Znamy kilka tytułów analizowanego utworu: Lament świętokrzyski, Posłuchajcie bracia miła, Żale Matki Boskiej pod krzyżem. Pierwszy tytuł pochodzi od benedyktyńskiego klasztoru Św. Krzyża na Łysej Górze, gdzie tekst był przechowywany. Wiersz powstał w drugiej połowie wieku XV, zapisał go w latach 70. przeor klasztoru, Andrzej ze Słupi. Jest to obok Bogurodzicy najwspanialszy przykład polskiej liryki średniowiecznej.
Podmiotem licznym autor uczynił Matkę Bożą. Utwór ma formę monologu Maryi stojącej pod krzyżem, na którym wisi jej syn, Jezus. Motyw ten był często wykorzystywany zarówno w malarstwie średniowiecznym, jak i w apokryfach. Pieśń składa się z ośmiu zróżnicowanych pod względem długości i budowy strof.
Utwór rozpoczyna się apostrofą Maryi do wszystkich ludzi; Matka Chrystusa prosi ich o wysłuchanie jej historii o tym, co stało się w Wielki Piątek:Posłuchajcie, bracia miła,
Kcęć wam skorżyć krwawą głowę;
Usłyszycie moj zamętek,
Jen mi się [z]stał w Wielki Piątek.
Maryja zakłada dobrą wolę słuchających jej ludzi, dlatego mówi do nich z czułością i przyjaźnią: „bracia miła”. Prosi ich nie tylko o wysłuchanie, ale także o współcierpienie wraz z nią, o okazanie jej litości:
Pożałuj mię, stary, młody (...)
Pierwsze dwie czterowersowe strofy pełnią rolę wprowadzenia do właściwego lamentu. Maryja zarysowuje przyczynę swojego cierpienia, którą jest śmierć jej jedynego syna. W tych strofach pojawiają się określenia ekspresywne, dwukrotnie występuje przymiotnik krwawy: „kcęć wam skorżyć krwawą głowę” i „krwawe gody”, co podkreśla tragizm głównej bohaterki. Druga zwrotka kończy się wersami:Jednegociem syna miała
I tegociem ożalała
Paralelizm składniowy, uwydatniony jeszcze rymem wewnętrznym (jednegociem – tegociem) i zewnętrznym (miała – ożalała) podkreśla wielkość straty „jedynego syna”.

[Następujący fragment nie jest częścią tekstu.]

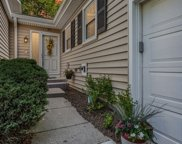 25 The Court Of Greenway, Northbrook image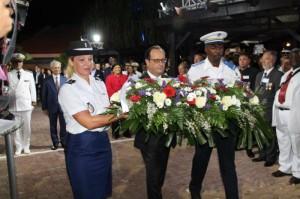 President François Hollande legt een krans bij het monument voor de gevallenen - foto: The Daily Herald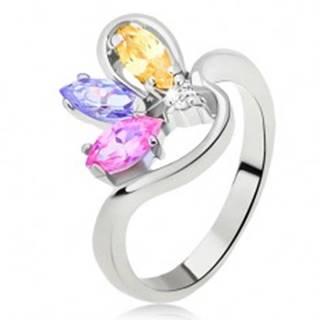 Prsteň striebornej farby so zvlneným ramenom a zrniečkovými zirkónmi - Veľkosť: 48 mm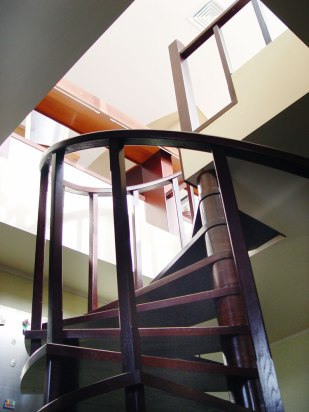 Дизайн интерьера пентхауса. Винтовая лестница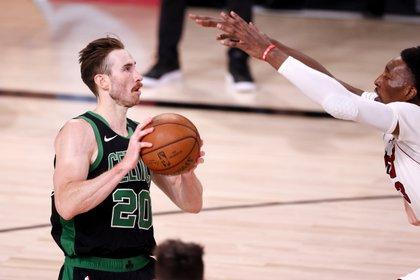 El jugador m�s cotizado en el mercado de los agentes libres, el alero Gordon Hayward (i), que la pasada temporada estuvo con los Celtics de Boston. EFE/EPA/ERIK S. LESSER/Archivo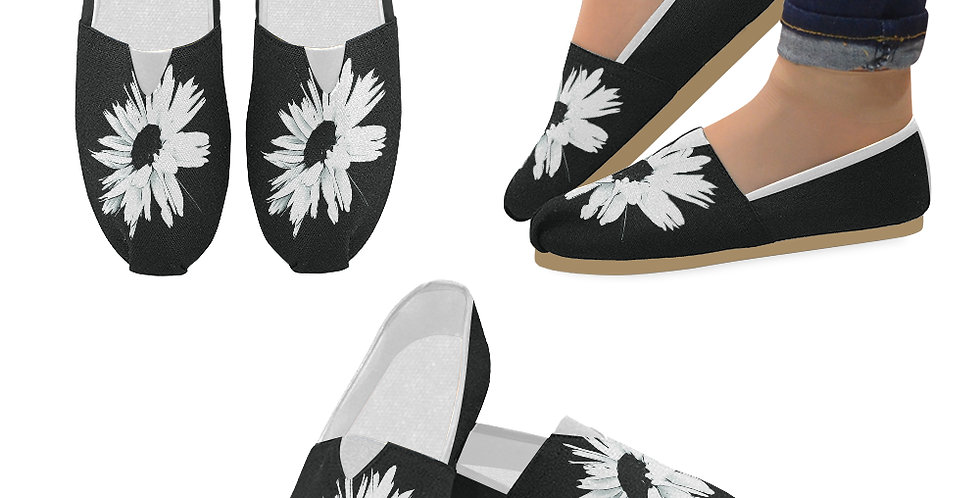 Bunch of Daisies Black and White - Slip On Canvas Shoes
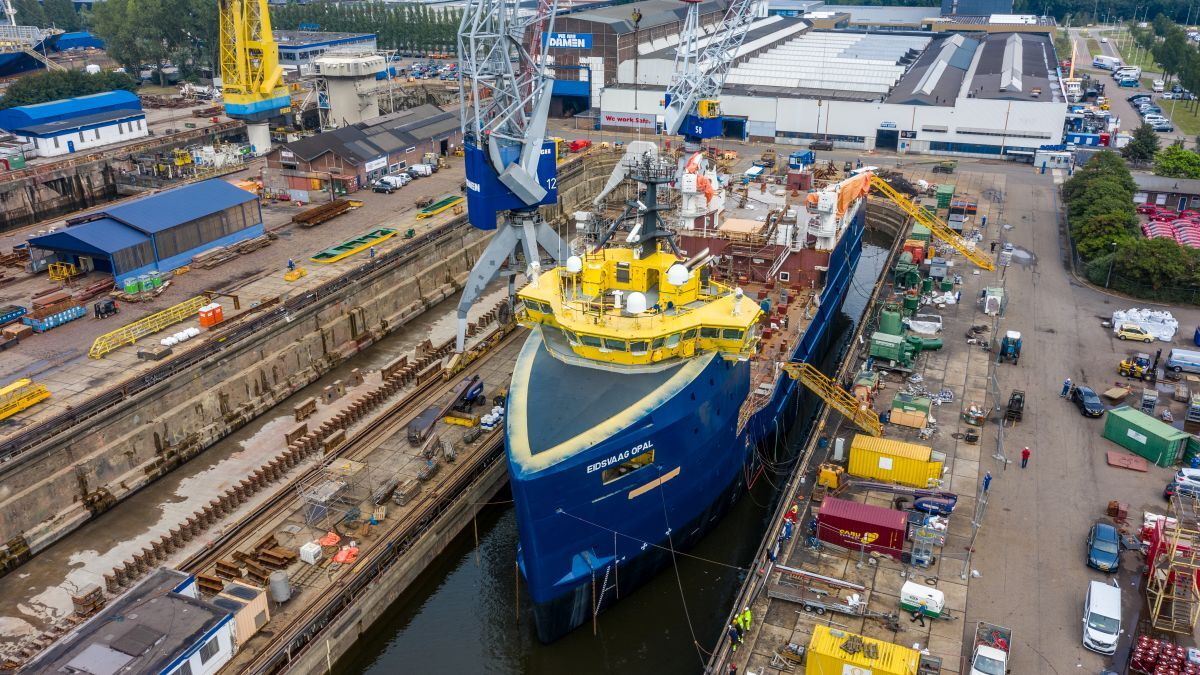 Damen has completed the conversion of PSV Eidsvaag Opal PSV for use as a fish feed transporter (source: Damen)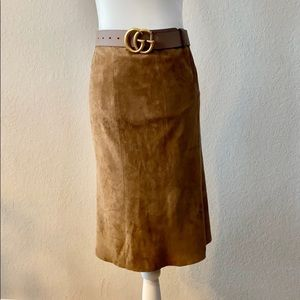 🎉HP 🎊 Gucci Classic Suede Deep Camel/Brown Skirt
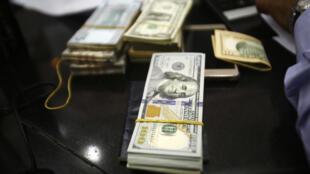 الدولار الأمريكي في أحد متاجر الصرف بوسط الخرطوم في 12 أكتوبر 2017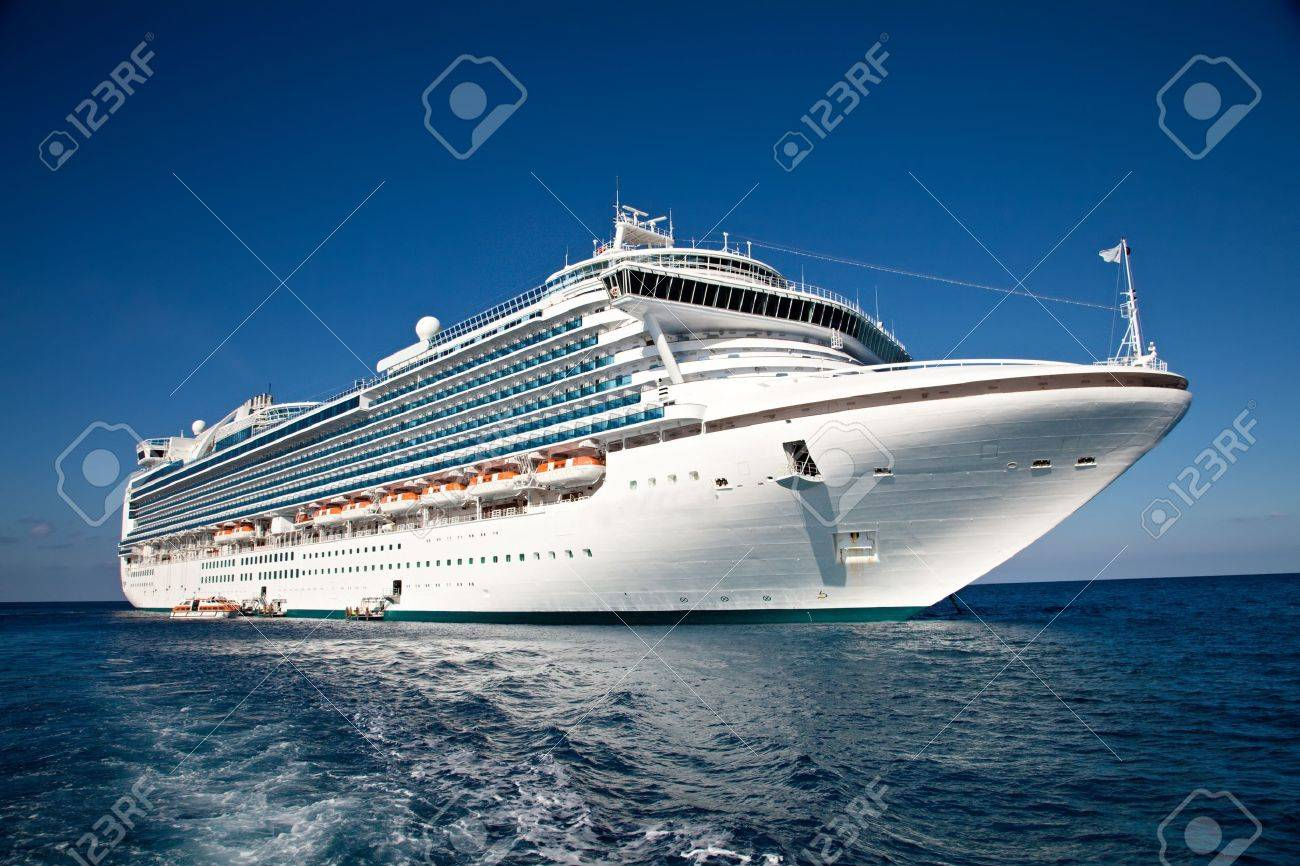 Cruise Ship Anchored in The Caribbean	 Stock Photo - 16652004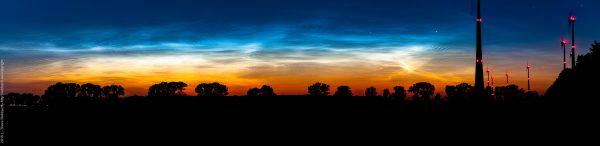 Windkraftanlage im Gegenlicht vor Sonnenuntergang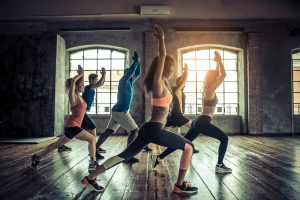gruppe bei gymnastikübungen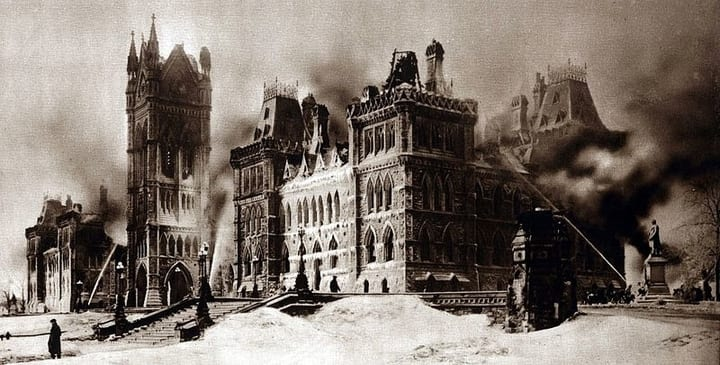 Newspaper picture of the Parliament Hill fire in 1916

W trzeciej strofie nie pojawiają się już żadni adresaci, jest to liryka pośrednia. Maryja opisuje scenę ostatnich chwil Jezusa. Po raz kolejny pojawia się dwukrotnie epitet krwawy, dwa razy powtórzony jest także epitet ciężki. Maryja mówi w czasie teraźniejszym, co uwydatnia ekspresję – czytelnik wiersza staje wraz z nią pod krzyżem, wraz z nią cierpi.
Strofa czwarta i piąta zawierają apostrofy Matki do Syna. Są to fragmenty najbardziej przejmujące. Maryja zwraca się do Jezusa bardzo czule, używając zdrobnień („synku”, „głowka”) i czułych określeń („miły”, „wybrany”). Chce dzielić cierpienie z Chrystusem oraz ulżyć mu w niedoli – podeprzeć jego opadającą głowę, wytrzeć krew na ciele, dać pić. Bohaterka powołuje się na swoje macierzyństwo i służbę dla Syna: A wszakom cię, Synku miły, w swem sercu nosiła,
A takież tobie wiernie służyła.
Fragmenty te mają formę jednostajnego zawodzenia – sprawiają to liczne paralelizmy i powtórzenia.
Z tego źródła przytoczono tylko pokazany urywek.